What you should do:
In the material below, find the line that contains "scientific name: Petaurista" and the line that contains "genus: Nestor", then write out exactly those two lines and everything between them.

-*-*-

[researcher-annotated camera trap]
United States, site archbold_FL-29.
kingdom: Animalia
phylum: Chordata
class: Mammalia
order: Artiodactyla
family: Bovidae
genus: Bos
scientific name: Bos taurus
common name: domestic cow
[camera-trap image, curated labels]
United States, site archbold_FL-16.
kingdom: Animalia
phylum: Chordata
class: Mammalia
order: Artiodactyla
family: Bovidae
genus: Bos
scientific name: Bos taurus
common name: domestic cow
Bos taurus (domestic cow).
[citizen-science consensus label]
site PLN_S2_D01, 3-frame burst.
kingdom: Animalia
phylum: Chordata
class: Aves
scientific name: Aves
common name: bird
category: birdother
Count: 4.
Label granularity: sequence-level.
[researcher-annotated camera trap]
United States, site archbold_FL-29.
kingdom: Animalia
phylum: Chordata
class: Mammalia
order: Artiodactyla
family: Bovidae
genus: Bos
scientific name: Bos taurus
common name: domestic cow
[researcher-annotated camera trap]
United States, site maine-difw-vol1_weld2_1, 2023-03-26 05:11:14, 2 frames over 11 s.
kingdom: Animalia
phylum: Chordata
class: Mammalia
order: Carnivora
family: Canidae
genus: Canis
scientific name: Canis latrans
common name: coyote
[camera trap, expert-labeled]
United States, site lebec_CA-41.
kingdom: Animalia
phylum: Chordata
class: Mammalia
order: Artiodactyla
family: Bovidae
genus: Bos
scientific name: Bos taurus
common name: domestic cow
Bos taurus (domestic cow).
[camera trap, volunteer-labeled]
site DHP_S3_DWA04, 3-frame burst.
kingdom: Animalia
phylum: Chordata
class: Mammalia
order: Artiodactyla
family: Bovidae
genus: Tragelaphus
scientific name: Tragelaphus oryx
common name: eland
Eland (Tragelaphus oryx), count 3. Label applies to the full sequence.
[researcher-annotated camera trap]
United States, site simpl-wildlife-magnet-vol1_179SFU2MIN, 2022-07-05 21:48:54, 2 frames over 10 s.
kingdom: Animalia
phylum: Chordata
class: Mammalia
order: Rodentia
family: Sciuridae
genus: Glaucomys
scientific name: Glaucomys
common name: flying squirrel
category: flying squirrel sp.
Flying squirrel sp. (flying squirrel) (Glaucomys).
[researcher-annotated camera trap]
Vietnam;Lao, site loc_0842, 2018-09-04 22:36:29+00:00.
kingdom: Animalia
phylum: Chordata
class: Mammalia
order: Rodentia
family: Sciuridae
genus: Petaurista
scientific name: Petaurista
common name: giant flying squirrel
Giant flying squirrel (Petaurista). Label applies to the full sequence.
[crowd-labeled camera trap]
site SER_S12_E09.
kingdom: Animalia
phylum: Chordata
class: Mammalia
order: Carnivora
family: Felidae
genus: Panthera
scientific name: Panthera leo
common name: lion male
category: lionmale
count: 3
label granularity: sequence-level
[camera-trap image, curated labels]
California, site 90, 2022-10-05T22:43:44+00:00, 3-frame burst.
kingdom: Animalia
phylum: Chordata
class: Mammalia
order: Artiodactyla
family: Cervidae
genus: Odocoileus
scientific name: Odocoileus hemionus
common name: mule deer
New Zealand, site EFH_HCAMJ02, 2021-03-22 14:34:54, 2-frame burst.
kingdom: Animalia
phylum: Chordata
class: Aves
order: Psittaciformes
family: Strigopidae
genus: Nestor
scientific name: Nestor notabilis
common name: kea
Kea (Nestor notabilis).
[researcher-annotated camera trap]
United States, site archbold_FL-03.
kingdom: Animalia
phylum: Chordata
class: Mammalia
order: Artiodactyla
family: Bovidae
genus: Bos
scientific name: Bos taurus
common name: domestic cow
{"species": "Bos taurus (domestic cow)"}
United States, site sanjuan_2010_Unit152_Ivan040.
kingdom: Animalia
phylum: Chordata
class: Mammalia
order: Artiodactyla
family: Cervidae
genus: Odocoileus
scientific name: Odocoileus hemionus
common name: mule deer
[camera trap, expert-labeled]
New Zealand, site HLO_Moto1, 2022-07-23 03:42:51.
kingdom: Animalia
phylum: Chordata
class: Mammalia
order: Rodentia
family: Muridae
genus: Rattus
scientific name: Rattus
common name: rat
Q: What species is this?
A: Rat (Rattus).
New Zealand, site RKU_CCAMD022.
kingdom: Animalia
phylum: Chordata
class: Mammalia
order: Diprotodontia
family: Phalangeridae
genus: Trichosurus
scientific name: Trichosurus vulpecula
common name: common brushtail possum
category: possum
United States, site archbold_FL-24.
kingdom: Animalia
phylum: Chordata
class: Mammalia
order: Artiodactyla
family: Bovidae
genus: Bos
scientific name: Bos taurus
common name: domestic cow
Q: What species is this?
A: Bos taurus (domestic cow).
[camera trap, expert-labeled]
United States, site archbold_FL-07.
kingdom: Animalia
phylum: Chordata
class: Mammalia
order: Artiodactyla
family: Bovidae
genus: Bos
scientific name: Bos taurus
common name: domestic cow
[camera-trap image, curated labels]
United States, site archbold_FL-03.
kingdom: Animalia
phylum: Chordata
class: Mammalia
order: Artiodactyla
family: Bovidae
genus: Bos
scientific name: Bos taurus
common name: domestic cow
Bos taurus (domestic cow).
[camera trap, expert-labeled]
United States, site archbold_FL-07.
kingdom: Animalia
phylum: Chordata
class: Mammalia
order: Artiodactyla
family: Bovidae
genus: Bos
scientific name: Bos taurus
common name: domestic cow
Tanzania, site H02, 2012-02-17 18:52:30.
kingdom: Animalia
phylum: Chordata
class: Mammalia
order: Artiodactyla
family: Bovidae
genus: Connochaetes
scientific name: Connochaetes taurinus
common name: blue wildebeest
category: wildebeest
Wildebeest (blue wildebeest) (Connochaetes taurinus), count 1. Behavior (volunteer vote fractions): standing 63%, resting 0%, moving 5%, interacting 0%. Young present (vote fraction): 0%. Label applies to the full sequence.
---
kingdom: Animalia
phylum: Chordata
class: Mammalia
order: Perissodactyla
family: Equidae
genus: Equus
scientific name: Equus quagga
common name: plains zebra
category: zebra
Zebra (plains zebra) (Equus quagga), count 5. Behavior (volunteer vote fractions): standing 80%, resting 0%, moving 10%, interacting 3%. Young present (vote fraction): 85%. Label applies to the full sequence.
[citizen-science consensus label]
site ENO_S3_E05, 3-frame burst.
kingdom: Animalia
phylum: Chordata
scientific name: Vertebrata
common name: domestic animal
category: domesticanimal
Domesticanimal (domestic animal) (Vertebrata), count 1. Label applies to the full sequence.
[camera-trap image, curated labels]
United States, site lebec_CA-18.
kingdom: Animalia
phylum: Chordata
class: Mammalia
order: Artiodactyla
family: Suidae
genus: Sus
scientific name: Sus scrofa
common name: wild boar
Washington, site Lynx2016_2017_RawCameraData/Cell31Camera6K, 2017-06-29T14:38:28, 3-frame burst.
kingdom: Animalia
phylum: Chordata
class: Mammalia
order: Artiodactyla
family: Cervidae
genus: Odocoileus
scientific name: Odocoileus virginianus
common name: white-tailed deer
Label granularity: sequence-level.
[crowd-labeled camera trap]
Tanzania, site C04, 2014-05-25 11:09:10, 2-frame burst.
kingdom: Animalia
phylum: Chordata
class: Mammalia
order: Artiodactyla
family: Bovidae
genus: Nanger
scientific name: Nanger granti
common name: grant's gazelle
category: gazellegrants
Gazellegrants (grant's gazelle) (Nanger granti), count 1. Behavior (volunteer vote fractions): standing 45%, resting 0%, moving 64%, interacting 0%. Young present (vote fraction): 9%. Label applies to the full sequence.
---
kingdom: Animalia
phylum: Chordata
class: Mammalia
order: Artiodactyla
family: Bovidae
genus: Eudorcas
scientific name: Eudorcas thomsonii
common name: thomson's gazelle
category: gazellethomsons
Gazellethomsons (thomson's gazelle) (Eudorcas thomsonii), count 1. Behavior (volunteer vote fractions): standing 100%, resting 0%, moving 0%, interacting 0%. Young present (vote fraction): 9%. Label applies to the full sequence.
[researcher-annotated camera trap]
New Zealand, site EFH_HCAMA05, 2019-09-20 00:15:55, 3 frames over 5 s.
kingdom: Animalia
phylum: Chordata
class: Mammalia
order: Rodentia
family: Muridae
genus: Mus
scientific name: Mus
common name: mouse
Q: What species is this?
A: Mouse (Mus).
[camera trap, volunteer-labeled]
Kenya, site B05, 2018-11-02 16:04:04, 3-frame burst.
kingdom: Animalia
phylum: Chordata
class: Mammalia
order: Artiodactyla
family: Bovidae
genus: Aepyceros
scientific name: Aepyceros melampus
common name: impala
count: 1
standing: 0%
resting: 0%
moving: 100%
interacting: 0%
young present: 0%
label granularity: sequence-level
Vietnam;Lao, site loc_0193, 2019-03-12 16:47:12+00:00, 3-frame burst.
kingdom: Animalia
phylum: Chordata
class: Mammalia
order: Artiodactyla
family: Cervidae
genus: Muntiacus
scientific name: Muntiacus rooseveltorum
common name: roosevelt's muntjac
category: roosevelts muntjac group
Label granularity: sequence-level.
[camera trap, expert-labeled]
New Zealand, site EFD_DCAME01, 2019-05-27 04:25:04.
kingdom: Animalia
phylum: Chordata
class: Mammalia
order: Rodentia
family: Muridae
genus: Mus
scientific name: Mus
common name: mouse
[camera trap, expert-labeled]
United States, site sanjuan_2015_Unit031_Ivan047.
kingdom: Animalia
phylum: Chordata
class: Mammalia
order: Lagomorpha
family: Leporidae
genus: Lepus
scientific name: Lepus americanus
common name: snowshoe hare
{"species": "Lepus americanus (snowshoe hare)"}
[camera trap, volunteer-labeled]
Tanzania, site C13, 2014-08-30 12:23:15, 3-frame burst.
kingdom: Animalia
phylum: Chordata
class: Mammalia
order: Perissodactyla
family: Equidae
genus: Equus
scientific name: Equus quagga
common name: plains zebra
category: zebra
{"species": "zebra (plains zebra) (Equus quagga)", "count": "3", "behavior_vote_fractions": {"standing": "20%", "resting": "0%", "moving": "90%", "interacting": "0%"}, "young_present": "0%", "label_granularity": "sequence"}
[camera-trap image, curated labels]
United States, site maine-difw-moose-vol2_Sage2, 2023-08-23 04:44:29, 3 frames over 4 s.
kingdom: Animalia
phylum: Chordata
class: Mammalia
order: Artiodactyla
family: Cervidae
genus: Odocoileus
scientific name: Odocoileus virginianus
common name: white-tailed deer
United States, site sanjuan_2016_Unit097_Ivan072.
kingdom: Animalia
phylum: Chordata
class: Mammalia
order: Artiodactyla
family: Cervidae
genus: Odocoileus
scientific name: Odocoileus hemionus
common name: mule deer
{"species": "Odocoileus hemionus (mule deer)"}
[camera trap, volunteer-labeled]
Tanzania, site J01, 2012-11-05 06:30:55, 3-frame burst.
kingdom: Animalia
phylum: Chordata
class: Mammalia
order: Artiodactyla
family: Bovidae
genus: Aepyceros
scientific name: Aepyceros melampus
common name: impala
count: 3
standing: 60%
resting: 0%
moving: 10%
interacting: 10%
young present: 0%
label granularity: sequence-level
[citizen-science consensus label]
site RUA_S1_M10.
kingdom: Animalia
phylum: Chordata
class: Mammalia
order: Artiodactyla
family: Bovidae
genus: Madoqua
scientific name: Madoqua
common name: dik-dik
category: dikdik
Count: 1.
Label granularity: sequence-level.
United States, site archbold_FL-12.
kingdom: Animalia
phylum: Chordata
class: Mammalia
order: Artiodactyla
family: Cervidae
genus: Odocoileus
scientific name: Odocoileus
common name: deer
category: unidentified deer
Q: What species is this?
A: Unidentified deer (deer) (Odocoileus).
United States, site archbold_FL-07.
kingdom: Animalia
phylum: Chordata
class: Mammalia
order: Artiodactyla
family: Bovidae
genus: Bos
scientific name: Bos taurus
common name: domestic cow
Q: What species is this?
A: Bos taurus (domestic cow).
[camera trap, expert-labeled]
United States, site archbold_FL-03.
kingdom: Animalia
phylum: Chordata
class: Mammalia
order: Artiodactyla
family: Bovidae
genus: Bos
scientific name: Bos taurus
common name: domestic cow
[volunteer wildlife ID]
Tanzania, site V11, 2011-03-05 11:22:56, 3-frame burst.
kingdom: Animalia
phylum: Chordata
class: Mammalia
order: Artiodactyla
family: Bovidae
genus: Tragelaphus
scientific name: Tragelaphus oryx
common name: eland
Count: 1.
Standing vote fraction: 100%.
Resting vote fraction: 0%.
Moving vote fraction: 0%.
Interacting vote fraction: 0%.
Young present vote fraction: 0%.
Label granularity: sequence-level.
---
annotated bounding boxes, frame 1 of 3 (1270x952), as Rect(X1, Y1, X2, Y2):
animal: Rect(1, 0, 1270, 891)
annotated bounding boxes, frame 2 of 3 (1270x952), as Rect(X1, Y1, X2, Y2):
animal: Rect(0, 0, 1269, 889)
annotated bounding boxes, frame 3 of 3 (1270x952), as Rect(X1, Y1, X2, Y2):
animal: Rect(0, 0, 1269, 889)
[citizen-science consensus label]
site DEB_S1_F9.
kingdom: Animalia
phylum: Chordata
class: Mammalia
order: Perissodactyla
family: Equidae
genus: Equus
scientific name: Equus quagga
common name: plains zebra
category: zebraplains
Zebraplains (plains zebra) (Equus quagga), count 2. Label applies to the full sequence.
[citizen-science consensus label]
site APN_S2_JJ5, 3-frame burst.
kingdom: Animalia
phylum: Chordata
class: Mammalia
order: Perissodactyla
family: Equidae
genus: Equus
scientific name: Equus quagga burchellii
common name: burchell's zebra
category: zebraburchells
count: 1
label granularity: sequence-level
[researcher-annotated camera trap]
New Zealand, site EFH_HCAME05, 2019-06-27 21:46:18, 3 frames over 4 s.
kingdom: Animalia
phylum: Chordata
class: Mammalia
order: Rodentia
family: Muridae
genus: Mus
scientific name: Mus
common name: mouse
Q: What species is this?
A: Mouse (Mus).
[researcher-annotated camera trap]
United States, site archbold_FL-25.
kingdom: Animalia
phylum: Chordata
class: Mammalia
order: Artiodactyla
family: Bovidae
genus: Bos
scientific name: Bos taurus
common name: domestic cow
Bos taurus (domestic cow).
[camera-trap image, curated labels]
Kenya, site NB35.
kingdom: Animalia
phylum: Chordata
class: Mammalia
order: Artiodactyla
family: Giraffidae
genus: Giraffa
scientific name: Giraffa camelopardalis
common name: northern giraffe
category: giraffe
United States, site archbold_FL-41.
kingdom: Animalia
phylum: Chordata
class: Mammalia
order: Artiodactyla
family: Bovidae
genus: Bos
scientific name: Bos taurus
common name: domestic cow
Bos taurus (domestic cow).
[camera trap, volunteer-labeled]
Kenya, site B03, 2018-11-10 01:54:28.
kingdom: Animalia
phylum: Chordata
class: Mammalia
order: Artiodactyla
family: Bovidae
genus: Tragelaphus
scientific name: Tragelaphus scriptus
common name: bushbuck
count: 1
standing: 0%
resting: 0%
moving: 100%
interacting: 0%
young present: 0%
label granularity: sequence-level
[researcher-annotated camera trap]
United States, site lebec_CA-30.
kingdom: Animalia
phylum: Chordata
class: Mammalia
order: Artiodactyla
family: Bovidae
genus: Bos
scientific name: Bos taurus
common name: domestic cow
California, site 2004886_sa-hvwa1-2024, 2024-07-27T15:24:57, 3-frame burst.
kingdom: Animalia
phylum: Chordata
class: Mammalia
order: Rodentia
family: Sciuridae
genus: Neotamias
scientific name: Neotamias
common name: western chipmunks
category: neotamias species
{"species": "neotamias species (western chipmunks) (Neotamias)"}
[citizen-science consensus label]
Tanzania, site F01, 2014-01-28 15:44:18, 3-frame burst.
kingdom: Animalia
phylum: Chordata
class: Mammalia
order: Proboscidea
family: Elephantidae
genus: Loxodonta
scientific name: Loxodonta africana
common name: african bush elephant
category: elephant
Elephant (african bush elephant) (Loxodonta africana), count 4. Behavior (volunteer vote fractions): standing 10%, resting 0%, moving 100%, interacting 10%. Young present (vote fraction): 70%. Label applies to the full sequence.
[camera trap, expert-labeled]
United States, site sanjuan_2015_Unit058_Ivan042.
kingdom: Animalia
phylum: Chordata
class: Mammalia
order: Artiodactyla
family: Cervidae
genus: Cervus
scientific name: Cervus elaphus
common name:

-*-*-

Response for this exercise:
scientific name: Petaurista
common name: giant flying squirrel
Giant flying squirrel (Petaurista). Label applies to the full sequence.
[crowd-labeled camera trap]
site SER_S12_E09.
kingdom: Animalia
phylum: Chordata
class: Mammalia
order: Carnivora
family: Felidae
genus: Panthera
scientific name: Panthera leo
common name: lion male
category: lionmale
count: 3
label granularity: sequence-level
[camera-trap image, curated labels]
California, site 90, 2022-10-05T22:43:44+00:00, 3-frame burst.
kingdom: Animalia
phylum: Chordata
class: Mammalia
order: Artiodactyla
family: Cervidae
genus: Odocoileus
scientific name: Odocoileus hemionus
common name: mule deer
New Zealand, site EFH_HCAMJ02, 2021-03-22 14:34:54, 2-frame burst.
kingdom: Animalia
phylum: Chordata
class: Aves
order: Psittaciformes
family: Strigopidae
genus: Nestor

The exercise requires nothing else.